--- EXERCISE DATA Enclosed Below ---

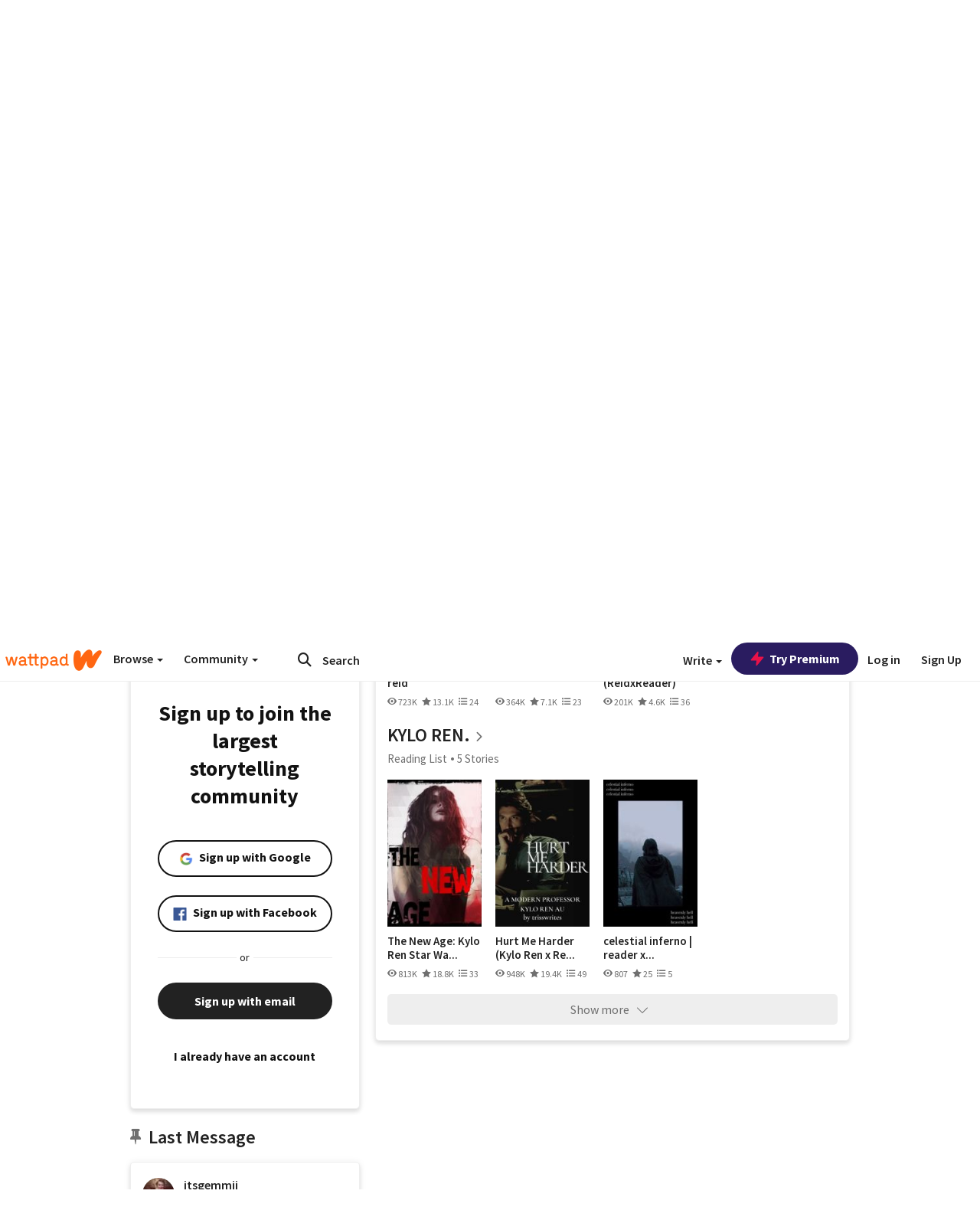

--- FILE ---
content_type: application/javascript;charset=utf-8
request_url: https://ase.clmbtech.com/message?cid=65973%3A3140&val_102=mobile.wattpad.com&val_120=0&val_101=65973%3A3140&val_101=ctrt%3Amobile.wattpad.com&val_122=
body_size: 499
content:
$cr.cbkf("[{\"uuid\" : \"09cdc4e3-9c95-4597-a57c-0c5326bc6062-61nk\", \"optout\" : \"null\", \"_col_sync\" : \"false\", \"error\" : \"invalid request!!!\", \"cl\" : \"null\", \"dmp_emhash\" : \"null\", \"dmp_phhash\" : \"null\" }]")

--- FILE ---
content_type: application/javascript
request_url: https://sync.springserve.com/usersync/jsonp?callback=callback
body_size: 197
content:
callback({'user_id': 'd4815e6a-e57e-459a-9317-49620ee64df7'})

--- End of Enclosed EXERCISE DATA ---
--- EXERCISE DATA Enclosed Below ---

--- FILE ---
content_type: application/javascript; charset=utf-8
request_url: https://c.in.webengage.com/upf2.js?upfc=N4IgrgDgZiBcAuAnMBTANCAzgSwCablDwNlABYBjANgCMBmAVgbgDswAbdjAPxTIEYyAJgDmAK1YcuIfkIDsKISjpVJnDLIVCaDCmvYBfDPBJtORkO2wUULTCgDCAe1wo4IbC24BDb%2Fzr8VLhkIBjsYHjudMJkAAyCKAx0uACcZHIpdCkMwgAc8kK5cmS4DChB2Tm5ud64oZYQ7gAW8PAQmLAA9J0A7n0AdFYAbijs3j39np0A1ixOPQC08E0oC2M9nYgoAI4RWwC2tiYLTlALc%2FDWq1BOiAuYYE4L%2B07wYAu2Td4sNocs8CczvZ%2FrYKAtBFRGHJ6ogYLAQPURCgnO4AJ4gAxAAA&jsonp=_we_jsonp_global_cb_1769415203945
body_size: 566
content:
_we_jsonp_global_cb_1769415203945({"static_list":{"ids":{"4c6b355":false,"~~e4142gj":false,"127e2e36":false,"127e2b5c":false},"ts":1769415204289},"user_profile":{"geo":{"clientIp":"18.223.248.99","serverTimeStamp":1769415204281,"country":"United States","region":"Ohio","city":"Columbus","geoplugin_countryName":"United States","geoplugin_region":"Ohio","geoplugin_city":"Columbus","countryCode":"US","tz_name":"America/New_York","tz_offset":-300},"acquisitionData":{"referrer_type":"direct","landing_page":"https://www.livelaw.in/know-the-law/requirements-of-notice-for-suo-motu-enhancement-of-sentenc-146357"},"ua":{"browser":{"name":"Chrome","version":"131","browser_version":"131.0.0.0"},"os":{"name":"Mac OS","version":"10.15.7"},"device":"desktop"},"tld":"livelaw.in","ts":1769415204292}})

--- End of Enclosed EXERCISE DATA ---

## WHAT YOU ARE ASKED TO DO:
Filter the data for the string "callback" and copy every line that has it.

## YOUR SOLUTION:
request_url: https://sync.springserve.com/usersync/jsonp?callback=callback
callback({'user_id': 'd4815e6a-e57e-459a-9317-49620ee64df7'})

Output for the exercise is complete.